start STORED DATA
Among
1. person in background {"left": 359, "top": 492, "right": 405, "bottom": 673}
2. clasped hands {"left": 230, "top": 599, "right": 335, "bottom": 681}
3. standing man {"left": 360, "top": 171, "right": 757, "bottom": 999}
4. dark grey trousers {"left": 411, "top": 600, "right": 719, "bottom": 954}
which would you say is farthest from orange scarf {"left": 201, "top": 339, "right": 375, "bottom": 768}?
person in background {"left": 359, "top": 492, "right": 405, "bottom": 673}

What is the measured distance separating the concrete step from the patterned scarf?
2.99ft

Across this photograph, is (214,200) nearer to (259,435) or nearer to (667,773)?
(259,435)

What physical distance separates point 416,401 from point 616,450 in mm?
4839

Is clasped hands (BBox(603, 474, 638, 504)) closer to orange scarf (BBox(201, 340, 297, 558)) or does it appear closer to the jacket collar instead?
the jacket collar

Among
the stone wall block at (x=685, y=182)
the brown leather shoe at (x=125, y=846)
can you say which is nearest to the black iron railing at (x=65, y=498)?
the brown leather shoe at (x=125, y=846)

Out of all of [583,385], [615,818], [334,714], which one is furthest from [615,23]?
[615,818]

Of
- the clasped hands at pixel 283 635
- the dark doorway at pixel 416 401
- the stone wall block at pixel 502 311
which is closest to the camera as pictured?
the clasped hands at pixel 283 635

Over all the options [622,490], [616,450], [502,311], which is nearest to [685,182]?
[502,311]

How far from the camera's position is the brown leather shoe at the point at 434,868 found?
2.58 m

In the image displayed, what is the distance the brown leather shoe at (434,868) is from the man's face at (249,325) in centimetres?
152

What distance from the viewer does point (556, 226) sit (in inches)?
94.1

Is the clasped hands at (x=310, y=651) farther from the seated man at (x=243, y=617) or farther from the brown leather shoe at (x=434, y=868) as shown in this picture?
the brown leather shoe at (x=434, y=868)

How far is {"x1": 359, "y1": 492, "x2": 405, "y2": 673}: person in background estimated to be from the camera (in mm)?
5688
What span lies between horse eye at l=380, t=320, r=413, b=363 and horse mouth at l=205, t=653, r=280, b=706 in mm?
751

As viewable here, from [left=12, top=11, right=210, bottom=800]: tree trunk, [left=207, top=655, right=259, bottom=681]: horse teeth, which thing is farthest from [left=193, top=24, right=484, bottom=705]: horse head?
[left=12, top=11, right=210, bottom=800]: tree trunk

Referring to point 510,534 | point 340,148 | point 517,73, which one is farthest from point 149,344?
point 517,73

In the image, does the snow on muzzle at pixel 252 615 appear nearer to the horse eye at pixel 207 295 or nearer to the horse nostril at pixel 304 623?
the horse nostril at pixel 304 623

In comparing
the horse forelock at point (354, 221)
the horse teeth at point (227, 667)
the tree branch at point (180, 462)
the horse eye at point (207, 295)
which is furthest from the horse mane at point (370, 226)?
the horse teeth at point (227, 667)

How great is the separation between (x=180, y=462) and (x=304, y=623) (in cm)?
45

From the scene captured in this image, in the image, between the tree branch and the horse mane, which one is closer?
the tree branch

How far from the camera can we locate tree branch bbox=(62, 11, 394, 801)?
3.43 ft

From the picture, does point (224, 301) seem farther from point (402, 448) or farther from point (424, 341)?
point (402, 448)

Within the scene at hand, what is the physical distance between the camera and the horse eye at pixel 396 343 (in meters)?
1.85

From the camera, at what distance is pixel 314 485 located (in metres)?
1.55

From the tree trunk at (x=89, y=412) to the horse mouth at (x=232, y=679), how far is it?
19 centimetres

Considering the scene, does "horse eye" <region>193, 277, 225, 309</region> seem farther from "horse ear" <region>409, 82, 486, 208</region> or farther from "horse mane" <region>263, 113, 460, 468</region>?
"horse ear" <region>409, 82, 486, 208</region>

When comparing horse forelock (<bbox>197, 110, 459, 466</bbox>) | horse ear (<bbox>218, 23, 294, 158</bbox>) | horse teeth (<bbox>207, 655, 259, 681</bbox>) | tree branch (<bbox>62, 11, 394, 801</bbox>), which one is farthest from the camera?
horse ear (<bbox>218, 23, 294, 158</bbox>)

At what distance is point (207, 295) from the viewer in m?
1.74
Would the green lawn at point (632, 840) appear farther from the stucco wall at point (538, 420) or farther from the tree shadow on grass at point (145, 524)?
end STORED DATA
start STORED DATA
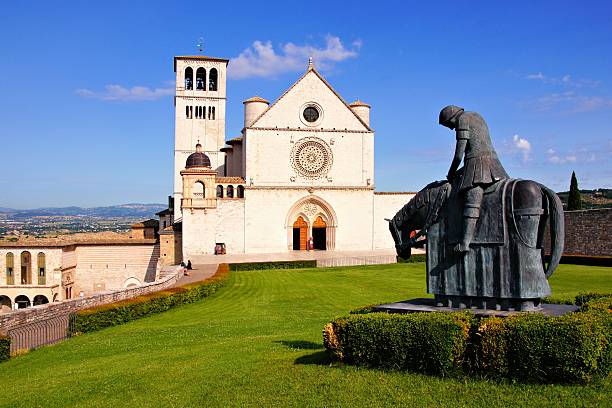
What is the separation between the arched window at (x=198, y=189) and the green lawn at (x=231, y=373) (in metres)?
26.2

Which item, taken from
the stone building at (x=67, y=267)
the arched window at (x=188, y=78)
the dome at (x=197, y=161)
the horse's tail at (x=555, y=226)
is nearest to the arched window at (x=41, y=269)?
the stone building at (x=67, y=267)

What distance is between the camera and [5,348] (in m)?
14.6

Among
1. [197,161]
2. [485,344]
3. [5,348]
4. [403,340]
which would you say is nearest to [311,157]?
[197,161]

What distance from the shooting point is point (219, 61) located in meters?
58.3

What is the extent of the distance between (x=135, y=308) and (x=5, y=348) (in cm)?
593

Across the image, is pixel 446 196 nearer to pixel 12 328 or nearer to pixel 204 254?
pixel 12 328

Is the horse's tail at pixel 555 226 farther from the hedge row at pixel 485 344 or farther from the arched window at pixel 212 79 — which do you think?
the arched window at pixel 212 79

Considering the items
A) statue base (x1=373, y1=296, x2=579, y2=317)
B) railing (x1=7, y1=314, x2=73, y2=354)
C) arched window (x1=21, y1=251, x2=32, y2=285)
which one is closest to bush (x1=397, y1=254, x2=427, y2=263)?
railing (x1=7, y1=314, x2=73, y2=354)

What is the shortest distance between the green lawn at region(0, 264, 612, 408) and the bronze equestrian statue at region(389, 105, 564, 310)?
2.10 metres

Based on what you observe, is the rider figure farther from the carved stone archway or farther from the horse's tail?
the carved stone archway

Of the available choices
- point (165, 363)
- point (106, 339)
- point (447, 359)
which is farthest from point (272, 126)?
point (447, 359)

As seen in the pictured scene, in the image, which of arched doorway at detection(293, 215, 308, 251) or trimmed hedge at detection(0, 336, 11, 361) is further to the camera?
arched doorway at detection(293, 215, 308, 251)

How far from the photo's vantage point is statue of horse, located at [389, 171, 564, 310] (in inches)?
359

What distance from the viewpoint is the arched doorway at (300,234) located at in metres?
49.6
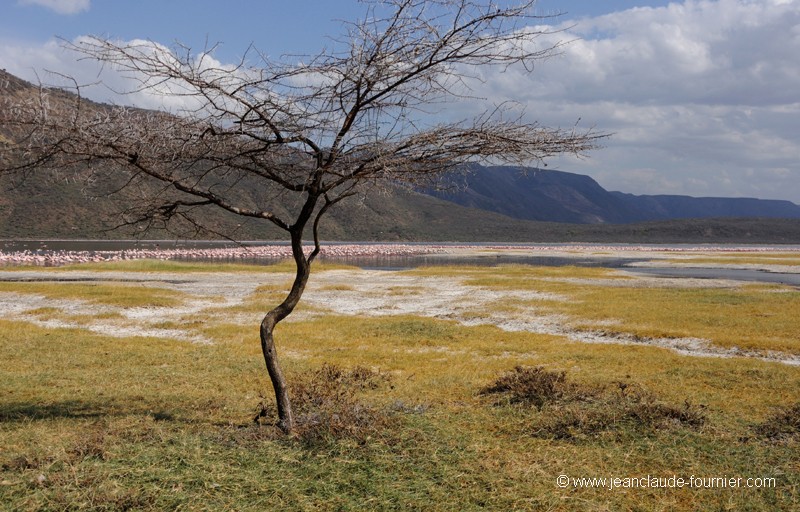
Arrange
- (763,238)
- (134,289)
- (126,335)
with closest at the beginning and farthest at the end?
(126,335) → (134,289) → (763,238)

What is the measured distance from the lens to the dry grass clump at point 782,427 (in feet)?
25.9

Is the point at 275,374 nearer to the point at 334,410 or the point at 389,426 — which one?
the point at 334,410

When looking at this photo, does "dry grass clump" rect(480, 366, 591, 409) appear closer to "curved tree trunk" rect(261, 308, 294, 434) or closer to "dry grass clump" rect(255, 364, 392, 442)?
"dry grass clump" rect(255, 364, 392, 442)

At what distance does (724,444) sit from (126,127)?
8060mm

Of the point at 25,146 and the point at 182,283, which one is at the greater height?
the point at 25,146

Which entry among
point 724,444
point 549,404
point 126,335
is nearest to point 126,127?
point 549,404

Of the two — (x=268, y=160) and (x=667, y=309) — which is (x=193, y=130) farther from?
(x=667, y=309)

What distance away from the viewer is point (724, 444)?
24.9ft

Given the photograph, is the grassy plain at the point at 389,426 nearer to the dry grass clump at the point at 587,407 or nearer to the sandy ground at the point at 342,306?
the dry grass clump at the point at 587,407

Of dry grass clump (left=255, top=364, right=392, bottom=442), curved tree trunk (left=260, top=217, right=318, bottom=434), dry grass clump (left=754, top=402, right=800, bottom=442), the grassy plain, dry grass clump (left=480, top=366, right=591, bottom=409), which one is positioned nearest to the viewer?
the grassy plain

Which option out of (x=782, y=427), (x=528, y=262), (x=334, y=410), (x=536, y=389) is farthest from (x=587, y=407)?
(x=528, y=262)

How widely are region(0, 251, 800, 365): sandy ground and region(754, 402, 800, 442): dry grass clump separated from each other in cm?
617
end STORED DATA
STATED EXERCISE: Pull out every line of the records above that contains the string "railing", and list those lines with nothing else.

EXERCISE RESULT:
can you say which is nearest to the black iron railing at (x=65, y=498)?
B) railing (x1=7, y1=314, x2=73, y2=354)
railing (x1=7, y1=314, x2=73, y2=354)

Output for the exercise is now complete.